Принцип точно характеризуемого пространства в той или иной мере был использован и в более ранних фильмах Андрея Хржановского: "Жил-был Козявин" (1966), где герой в своем неуклонном движении огибал земной шар; "В мире басен" (1973), где воспроизводилась атмосфера музея и комической оперы, и даже в микрофильме "Шкаф" (1971), с его максимально лаконичным, замкнутым, лишенным воздуха интерьером.
Высокая изобразительная культура и умение искусно сочетать различные компоненты, составляющие многообразную партитуру мультфильма, привели в последнее время Хржановского к более тесной гармонии интеллектуального и эмоционального, дали возможность раздвинуть пространство мультфильма. Речь идет о пушкинской теме в фильмах режиссера и о его трилогии, посвященной жизни и творчеству поэта.

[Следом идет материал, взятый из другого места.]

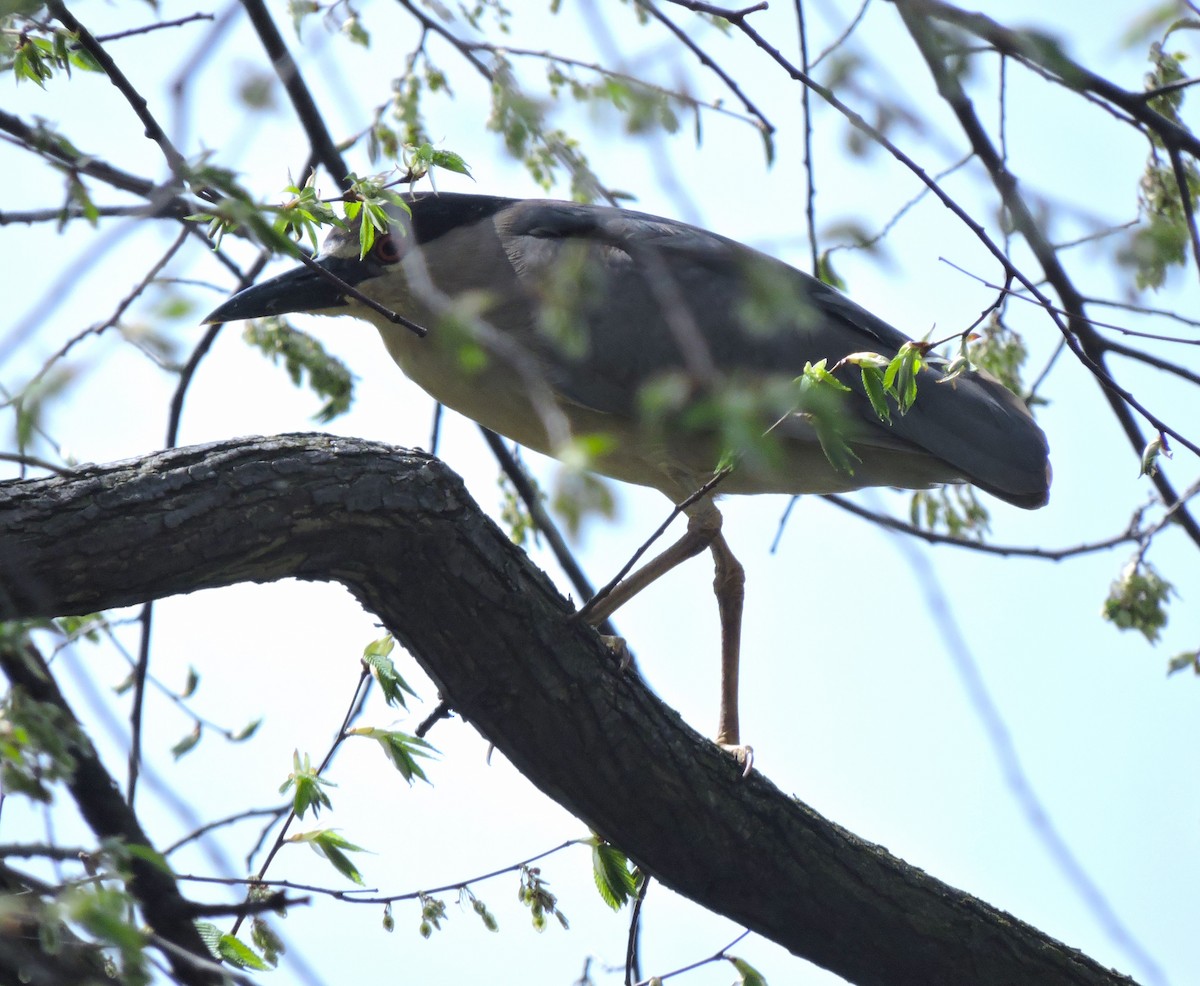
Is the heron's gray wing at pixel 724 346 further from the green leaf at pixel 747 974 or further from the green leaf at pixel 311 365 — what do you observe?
the green leaf at pixel 747 974

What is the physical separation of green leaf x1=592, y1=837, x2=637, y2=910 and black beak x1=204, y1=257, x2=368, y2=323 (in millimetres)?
1832

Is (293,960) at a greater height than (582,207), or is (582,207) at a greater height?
(582,207)

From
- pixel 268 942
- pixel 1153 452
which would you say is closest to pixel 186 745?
pixel 268 942

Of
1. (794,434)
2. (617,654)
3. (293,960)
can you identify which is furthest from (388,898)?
(794,434)

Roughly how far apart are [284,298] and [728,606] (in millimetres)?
1700

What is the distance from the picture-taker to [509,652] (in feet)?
8.69

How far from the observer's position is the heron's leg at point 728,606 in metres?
3.76

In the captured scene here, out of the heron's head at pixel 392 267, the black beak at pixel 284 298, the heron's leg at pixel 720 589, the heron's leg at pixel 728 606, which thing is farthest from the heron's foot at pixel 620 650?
the black beak at pixel 284 298

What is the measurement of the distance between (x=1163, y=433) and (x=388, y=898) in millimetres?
1719

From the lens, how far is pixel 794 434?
3326 millimetres

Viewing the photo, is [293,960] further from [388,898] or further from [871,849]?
[871,849]

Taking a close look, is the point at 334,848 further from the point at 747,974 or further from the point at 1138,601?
the point at 1138,601

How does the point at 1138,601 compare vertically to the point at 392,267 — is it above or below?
below

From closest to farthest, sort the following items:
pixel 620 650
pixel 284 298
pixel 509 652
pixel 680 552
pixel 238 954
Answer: pixel 238 954, pixel 509 652, pixel 620 650, pixel 680 552, pixel 284 298
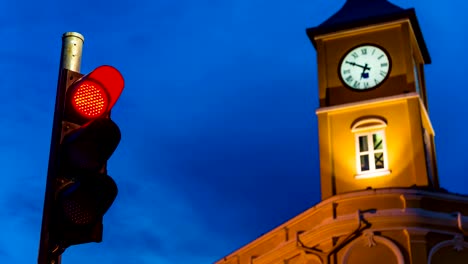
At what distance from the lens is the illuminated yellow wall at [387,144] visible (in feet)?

Мир Пушкина — в нем Гоголь видел прообраз творческой личности будущего, "русского человека в его развитии, каким он, может быть, явится через двести лет", — неудержимо притягивал к себе режиссера, подсказывал новые пластические решения. Хржановский стремится прочесть жизнь и творчество поэта с помощью его собственных рисунков. И тут "раздвинутое пространство" мультфильма оказалось в состоянии сопоставить словесно-поэтическое и визуальное.

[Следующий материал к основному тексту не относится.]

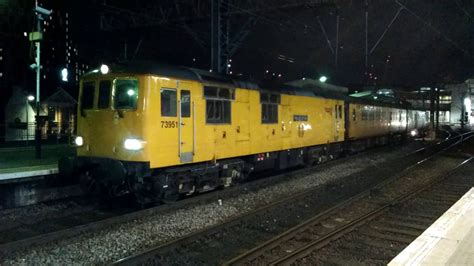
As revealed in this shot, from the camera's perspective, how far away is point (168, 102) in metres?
10.3

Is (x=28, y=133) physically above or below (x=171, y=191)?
above

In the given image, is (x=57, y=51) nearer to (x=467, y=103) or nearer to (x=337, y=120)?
(x=337, y=120)

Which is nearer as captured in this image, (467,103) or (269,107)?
(269,107)

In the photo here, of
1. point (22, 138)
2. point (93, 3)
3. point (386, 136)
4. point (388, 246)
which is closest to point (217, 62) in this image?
point (93, 3)

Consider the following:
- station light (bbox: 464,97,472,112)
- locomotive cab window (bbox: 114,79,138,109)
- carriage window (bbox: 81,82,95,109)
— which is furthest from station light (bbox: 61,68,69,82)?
station light (bbox: 464,97,472,112)

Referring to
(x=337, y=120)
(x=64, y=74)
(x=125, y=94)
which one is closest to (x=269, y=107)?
(x=125, y=94)

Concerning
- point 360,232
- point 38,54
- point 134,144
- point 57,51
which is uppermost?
point 57,51

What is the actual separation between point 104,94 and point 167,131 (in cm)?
185

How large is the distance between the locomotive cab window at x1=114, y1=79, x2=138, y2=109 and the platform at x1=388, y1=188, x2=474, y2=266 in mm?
6520

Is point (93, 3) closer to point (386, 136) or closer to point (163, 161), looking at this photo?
point (163, 161)

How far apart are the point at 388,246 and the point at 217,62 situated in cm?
1344

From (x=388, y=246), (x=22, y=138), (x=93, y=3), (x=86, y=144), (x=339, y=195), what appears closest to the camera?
(x=388, y=246)

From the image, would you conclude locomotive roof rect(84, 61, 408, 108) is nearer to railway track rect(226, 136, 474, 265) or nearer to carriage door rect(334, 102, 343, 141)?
railway track rect(226, 136, 474, 265)

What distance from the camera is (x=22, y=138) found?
23797 mm
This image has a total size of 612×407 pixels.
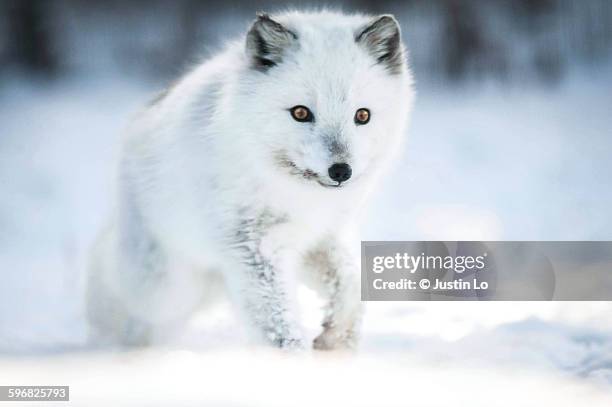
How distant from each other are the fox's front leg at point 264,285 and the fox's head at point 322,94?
0.22m

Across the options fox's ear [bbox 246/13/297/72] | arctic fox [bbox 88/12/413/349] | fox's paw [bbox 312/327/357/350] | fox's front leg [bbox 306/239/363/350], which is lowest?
fox's paw [bbox 312/327/357/350]

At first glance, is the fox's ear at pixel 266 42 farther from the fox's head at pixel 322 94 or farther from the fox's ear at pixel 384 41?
the fox's ear at pixel 384 41

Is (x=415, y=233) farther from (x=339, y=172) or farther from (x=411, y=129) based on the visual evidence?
(x=339, y=172)

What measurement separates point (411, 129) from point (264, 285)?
767 millimetres

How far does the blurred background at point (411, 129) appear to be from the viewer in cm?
261

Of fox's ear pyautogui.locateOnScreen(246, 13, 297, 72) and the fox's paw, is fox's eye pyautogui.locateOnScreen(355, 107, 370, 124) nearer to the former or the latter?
fox's ear pyautogui.locateOnScreen(246, 13, 297, 72)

Центральным и, пожалуй, самым удачным эпизодом трилогии, своего рода "фильмом в фильме" стала сцена "Поэт и царь" — иронический диалог, основанный на наброске "Воображаемого разговора с Александром I" (декабрь 1824 г.), мастерски прочитанный Сергеем Юрским. Для изобразительного решения этого эпизода использован всего один рисунок — шутливый эскиз автопортрета, сделанный поэтом в том же году. И фильм воочию показывает — это доступно только мультипликации, — как Пушкин представляет себя императором. Сцена разыграна художником-мультипликатором (эту сложную задачу взял на себя Юрий Норштейн) с такой виртуозностью, что кажется — этих рисунков множество. Возникает ощущение совершенно нового видения, какого-то особого общения с живой, неповторимой личностью Пушкина, непосредственного соприкосновения с движениями его души, с процессом рождения его мысли, словно происходящими вновь, в эту минуту, на наших глазах. Столь же значителен и другой иронический эпизод, "Поэт и светская чернь", также анимированный Юрием Норштейном.

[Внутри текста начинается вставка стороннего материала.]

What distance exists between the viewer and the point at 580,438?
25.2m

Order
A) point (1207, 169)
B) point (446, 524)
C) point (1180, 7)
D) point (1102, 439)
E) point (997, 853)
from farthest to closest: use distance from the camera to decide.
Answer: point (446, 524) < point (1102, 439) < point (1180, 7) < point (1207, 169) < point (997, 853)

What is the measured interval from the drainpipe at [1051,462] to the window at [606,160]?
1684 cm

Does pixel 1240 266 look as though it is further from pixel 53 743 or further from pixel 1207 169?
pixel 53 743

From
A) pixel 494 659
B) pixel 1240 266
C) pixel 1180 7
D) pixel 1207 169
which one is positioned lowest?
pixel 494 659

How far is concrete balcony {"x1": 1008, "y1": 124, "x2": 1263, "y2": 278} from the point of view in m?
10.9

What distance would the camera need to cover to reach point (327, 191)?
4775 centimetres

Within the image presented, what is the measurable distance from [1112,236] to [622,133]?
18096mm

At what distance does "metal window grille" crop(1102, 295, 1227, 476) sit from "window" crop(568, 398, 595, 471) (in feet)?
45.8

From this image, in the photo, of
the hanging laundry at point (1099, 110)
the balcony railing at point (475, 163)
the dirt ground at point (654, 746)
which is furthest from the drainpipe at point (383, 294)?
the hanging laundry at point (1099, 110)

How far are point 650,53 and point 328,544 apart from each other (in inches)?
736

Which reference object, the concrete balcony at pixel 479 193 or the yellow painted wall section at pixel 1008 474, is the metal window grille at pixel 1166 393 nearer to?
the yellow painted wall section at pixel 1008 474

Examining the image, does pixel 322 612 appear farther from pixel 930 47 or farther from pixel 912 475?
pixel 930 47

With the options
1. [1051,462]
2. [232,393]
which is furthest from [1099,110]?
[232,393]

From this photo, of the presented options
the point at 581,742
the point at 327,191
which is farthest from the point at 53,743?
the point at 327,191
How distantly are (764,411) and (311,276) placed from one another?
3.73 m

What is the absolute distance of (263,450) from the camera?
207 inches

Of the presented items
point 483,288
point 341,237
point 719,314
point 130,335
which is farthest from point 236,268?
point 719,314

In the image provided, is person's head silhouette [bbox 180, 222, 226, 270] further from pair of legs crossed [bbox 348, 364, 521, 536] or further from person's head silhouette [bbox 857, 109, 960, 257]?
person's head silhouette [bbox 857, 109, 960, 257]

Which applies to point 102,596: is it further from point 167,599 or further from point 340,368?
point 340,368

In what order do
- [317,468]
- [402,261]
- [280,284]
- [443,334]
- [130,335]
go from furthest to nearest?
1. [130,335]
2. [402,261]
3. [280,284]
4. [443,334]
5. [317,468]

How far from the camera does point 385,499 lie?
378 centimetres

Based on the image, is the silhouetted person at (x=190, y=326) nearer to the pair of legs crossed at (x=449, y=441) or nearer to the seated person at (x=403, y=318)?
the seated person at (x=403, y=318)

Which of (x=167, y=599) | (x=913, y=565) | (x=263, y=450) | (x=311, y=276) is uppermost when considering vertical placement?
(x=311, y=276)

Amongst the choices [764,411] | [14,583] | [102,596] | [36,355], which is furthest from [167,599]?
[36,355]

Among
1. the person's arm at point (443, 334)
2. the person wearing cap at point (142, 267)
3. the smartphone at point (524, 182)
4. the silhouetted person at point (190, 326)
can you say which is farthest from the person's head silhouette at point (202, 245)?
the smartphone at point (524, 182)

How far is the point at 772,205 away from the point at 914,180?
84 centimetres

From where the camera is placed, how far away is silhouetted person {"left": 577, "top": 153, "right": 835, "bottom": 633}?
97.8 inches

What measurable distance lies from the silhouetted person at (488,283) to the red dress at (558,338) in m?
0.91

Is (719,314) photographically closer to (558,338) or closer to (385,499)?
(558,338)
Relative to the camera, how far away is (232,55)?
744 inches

Рисунки Пушкина и даже его почерк, увиденный и укрупненный экраном, выразительные "борозды" его черновиков, тоже столь пластичные, что в одном из эпизодов движением строк удается передать косую сетку дождя, настроение грусти и одиночества, охватившее поэта; лаконичные натурные кадры прославленных мест, где он жил; лица его друзей и, в частности, известный силуэтный набросок, посвященный казненным декабристам; зарисовки, связанные с характером персонажей, с уточнением всегда безукоризненно четкого в последнем решении поэтического видения; наконец, знаменитые женские головки, возникающие на полях рукописи… Все это, включенное в единый художественный строй трилогии, переплетаясь со стихами поэта, создает реальный, вещественный образ пушкинского мира.